Schuchat cited symptoms such as “severe decrease in motivation,” “laziness,” “irritability,” and an increasingly prevalent desire to “get out of here.” The disease targets, as its name implies, high school seniors, especially those who are looking to move on with their lives during their last months of schooling.

Initially defined as a “supposed affliction of students…characterized by a decline in motivation or performance” by Google, that is sure to change in the coming weeks as doctors and psychologists reflect on the validity of the disorder. Michael Proffitt, senior editor of the Oxford English Dictionary, released a statement about the official definition status of Senioritis.

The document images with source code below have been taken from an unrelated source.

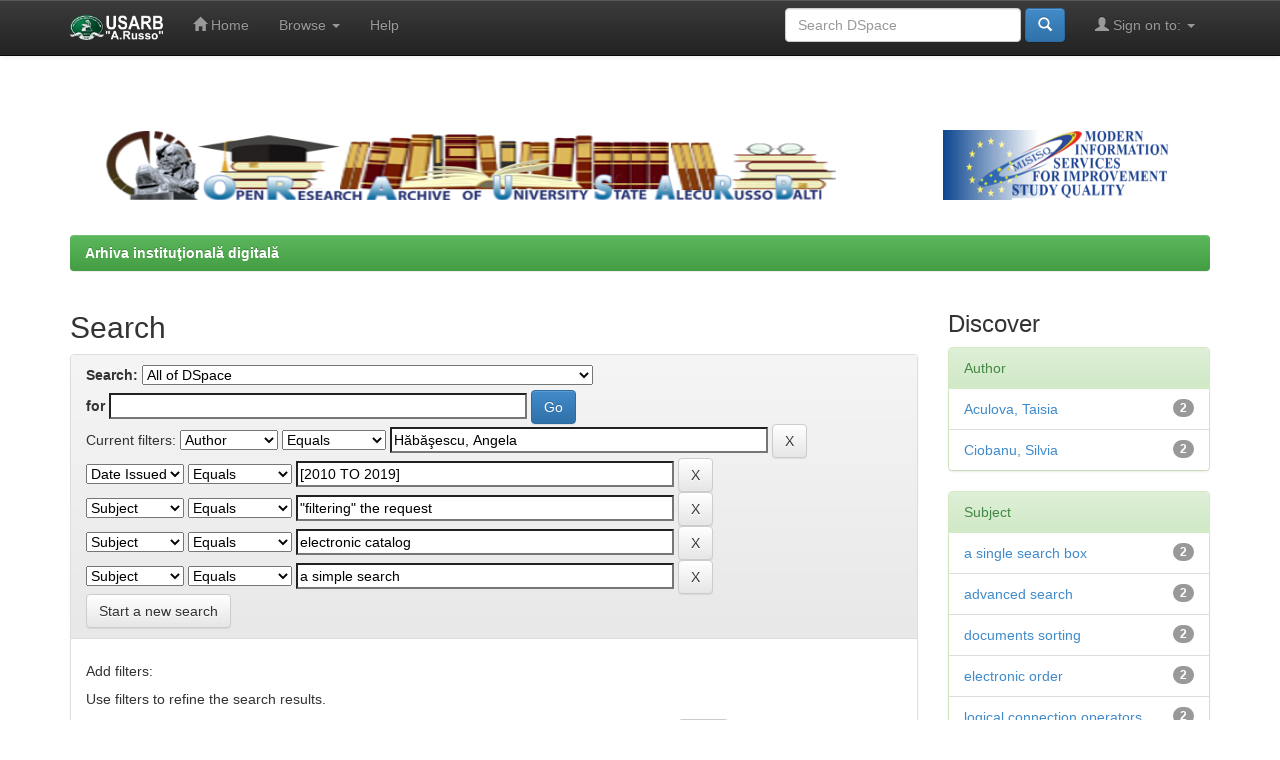

--- FILE ---
content_type: text/plain
request_url: https://www.google-analytics.com/j/collect?v=1&_v=j102&a=1465690977&t=pageview&_s=1&dl=http%3A%2F%2Fdspace.usarb.md%2Fjspui%2Fsimple-search%3Fquery%3D%26sort_by%3Dscore%26order%3Ddesc%26rpp%3D10%26filter_field_1%3Dauthor%26filter_type_1%3Dequals%26filter_value_1%3DH%25C4%2583b%25C4%2583%25C5%259Fescu%252C%2BAngela%26filter_field_2%3DdateIssued%26filter_type_2%3Dequals%26filter_value_2%3D%255B2010%2BTO%2B2019%255D%26filter_field_3%3Dsubject%26filter_type_3%3Dequals%26filter_value_3%3D%2522%25EF%25AC%2581ltering%2522%2Bthe%2Brequest%26filter_field_4%3Dsubject%26filter_type_4%3Dequals%26filter_value_4%3Delectronic%2Bcatalog%26etal%3D0%26filtername%3Dsubject%26filterquery%3Da%2Bsimple%2Bsearch%26filtertype%3Dequals&ul=en-us%40posix&dt=Arhiva%20institu%C5%A3ional%C4%83%20digital%C4%83%3A%20Search&sr=1280x720&vp=1280x720&_u=IEBAAEABAAAAACAAI~&jid=911784397&gjid=335859178&cid=1750032519.1769384342&tid=UA-56204454-2&_gid=265050825.1769384342&_r=1&_slc=1&z=848640853
body_size: -286
content:
2,cG-WLWXVLRR08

“We recognize the significance of Senioritis and are working with researchers to come up with a legitimate definition to add to our next edition of the Oxford English Dictionary,” Proffitt said.

Declining grades are often evidence of cases of Senioritis. The average student sees a drop of roughly 10% on their overall GPA, according to CDC studies.

“Our biggest concern is the declining productivity of students when they come down with this horrendous disease. The focus of our research will be combating negative effects of Senioritis on performance,” Schuchat said.

Although researchers are working day and night to find a cure or treatment for Senioritis, there are some methods to help curb its effects in the meantime. Examples include, getting enough sleep, practicing time management, and showing up to school on time.